Ethos

Is it?

Dead Simpl is a no code web app for evaluating, fine tuning and deploying large language models (LLMs) for specific goals.

  • Evaluation is testing a model against specific use cases. You want to see how good a model is at X so you write a bunch of tests for it. You can think of it very similarly to how you might evaluate (test) a student.
Question Expected Answer Models Answer
A customer asks: "What's your return policy?" {A clear explanation of the 30-day return policy with free shipping} {A generic description of some random return policy}
Write a product description for a coffee maker {A friendly, conversational description highlighting key features of our coffee maker} {Description of a coffee maker}
  • Fine tuning is teaching a model to be better at your specific task. Think of it like training a smart new grad to actually do their job. The model already knows language, but you're teaching it to respond in exactly the way you need for your particular use case, or teaching it things in couldn't learn at "school" (pretraining) like your brand voice or industry knowledge.

  • Deployment is making your model available for actual use. Once you've tested and trained your model, deployment means setting it up so your team or customers can actually use it in the real world, like launching a new tool or feature.

These 3 actions create a loop you can use to improve how good your model is out in the real world:

flow

Why is fine tuning necessary?

Off-the-shelf models are powerful, but they're built for everyone. Fine tuning lets you customize them for your specific needs:

  • Match your brand voice: A generic model might sound formal and robotic. Fine tuning can teach it to sound friendly and casual like your startup, or professional and authoritative like your law firm.
  • Add industry-specific knowledge: A general model doesn't know your company's products, your medical practice's procedures, or your restaurant's menu. Fine tuning gives it this specialized knowledge so it can answer questions accurately.
  • Fix unwanted behaviors: Maybe the model keeps apologizing too much, or gives overly long answers, or uses jargon your customers don't understand. Fine tuning helps you correct these specific issues.
  • Follow your guidelines: You might need responses in a specific format, want the model to always mention certain legal disclaimers, or require it to escalate certain types of questions to humans. Fine tuning teaches these rules.

"What about RAG?"

RAG (Retrieval-Augmented Generation) is like giving your model a library card. Instead of fine tuning the model itself, you give it access to your documents and let it look up relevant information when answering questions. It's faster and cheaper than fine tuning, but works best when you just need the model to reference specific information rather than change how it behaves or talks.

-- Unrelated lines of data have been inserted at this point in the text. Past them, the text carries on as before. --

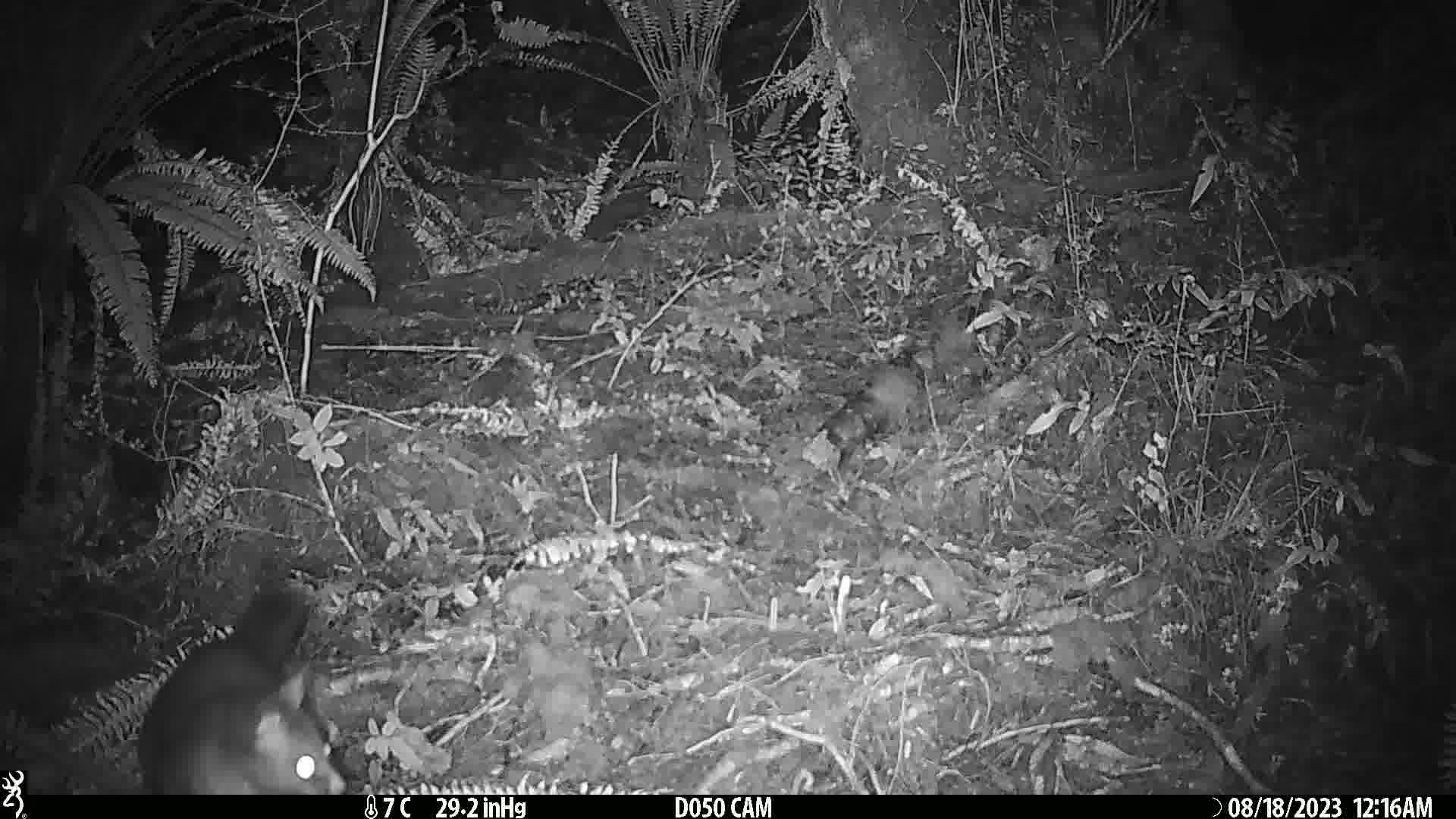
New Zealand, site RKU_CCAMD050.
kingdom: Animalia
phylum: Chordata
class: Mammalia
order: Diprotodontia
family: Phalangeridae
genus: Trichosurus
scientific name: Trichosurus vulpecula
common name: common brushtail possum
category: possum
Possum (common brushtail possum) (Trichosurus vulpecula).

Theres about 1000 papers that show that a smaller fine tuned model is as good or better than larger frontier models (GPT-5, Claude 4.5, ect) at specific tasks in addition to being faster, cheaper and owned by your org.

Why Dead Simpl?

It's the easiest possible way to evaluate, fine tune and deploy LLMs for specific goals. No code, no infrastructure, no engineering.

Who This Is For

Dead Simpl is built for the people companies already have:

  • Project managers who understand what the business needs but can't code the solution
  • Operations specialists who know where the problems are but need technical help to fix them
  • Business teams who want to experiment with AI without waiting for engineering resources

These people don't need to understand neural networks or transformers. They need to understand their business, their customers, and their data. And that's exactly what they're already good at.

Why This Works

Writing evaluations doesn't require a computer science degree. If you can write "What should our chatbot say when a customer asks about returns?" you can write an evaluation. If you can create example responses in a spreadsheet, you can create training data.

The technical complexity of fine tuning, deployment, and infrastructure shouldn't require an AI engineer. Organizations are already excellent at managing people who work with data and processes. Dead Simpl lets them apply that existing strength to LLM development.

Instead of hiring scarce AI engineering talent, companies can empower the people they already have to build and improve their AI systems. The AI engineers who do exist can focus on truly complex problems instead of repetitive fine tuning tasks.